**What you will do:**
#1 Condense the paragraph of the review that begins "Slant of Light is a short and sweet suite" into a shorter version that keeps its main facts.
#2 Reproduce the passage of the review starting at "Slant of Light" and ending at "for an improviser.".

**Article:**
[start]

Slant of Light is a short and sweet suite of four improvisations created with a limited and exotic palette of harp, synthesizer, and electric guitar. Both performers take their instruments into new realms of harmony, melody, and technique, while analog synth forms a nebulous backdrop, to abstract the visions and make you see stars. Each of the pieces is built around a separate lead. “Welsh Corgis in the Snow”, the most serene and crystalline offering, is constructed around a simple, repeating harp pattern in two parts, while Zeigler fills in the negative space with synth warbles. It is immediately apparent that the pair are really listening, which is the most essential skill for an improviser.

[end]

**Data rows:**
[start]

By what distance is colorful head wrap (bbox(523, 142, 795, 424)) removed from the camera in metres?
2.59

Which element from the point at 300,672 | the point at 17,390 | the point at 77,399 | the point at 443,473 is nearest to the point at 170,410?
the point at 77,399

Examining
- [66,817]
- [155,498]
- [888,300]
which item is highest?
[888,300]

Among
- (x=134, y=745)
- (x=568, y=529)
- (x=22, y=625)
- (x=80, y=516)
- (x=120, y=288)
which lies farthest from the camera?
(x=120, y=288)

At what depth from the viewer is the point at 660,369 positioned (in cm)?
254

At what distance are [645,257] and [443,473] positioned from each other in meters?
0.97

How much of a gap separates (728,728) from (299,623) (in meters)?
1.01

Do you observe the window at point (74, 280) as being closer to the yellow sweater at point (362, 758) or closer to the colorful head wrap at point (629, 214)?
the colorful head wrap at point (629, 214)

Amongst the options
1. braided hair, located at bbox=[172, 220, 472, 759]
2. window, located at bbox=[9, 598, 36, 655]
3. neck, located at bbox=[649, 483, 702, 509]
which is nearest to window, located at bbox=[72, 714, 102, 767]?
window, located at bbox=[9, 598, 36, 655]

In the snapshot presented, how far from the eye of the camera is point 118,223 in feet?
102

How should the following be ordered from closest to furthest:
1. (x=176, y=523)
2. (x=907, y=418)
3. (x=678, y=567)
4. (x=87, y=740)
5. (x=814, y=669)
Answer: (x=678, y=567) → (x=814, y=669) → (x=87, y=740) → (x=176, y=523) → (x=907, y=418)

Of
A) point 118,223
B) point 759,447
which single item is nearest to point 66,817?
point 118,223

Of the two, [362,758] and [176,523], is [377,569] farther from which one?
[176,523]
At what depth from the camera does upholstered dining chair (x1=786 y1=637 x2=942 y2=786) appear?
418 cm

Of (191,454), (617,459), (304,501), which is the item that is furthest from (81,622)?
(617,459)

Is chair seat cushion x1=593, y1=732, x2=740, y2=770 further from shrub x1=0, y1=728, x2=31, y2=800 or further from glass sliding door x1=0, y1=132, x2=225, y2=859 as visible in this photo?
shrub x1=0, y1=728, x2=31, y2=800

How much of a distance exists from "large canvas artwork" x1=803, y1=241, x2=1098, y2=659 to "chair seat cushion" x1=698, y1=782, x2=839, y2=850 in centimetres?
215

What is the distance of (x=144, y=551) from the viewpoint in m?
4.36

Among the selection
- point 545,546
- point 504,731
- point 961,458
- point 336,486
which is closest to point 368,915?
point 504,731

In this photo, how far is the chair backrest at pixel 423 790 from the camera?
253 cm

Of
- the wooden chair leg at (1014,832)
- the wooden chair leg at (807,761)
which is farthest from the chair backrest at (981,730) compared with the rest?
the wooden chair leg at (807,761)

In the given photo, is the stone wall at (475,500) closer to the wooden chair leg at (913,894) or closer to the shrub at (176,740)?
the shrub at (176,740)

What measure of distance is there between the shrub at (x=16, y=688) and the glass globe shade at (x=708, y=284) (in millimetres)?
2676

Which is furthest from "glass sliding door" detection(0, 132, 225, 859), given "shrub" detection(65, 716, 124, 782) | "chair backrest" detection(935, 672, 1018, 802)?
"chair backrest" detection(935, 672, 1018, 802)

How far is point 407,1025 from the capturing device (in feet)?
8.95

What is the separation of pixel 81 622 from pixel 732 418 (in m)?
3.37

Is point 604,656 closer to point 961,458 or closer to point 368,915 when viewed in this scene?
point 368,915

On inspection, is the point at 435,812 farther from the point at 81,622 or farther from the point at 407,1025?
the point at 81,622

[end]

**Full solutions:**
#1 Slant of Light is a brief suite of four improvisations for harp, synthesizer, and electric guitar. Both performers push their instruments into new harmonic, melodic, and technical territory over a hazy analog synth backdrop. Each piece centers on a different lead. "Welsh Corgis in the Snow," the calmest and clearest piece, rests on a simple two-part repeating harp pattern, with Zeigler filling the gaps with synth warbles. The pair clearly listen to each other, which is the key skill for an improviser.

#2
Slant of Light is a short and sweet suite of four improvisations created with a limited and exotic palette of harp, synthesizer, and electric guitar. Both performers take their instruments into new realms of harmony, melody, and technique, while analog synth forms a nebulous backdrop, to abstract the visions and make you see stars. Each of the pieces is built around a separate lead. “Welsh Corgis in the Snow”, the most serene and crystalline offering, is constructed around a simple, repeating harp pattern in two parts, while Zeigler fills in the negative space with synth warbles. It is immediately apparent that the pair are really listening, which is the most essential skill for an improviser.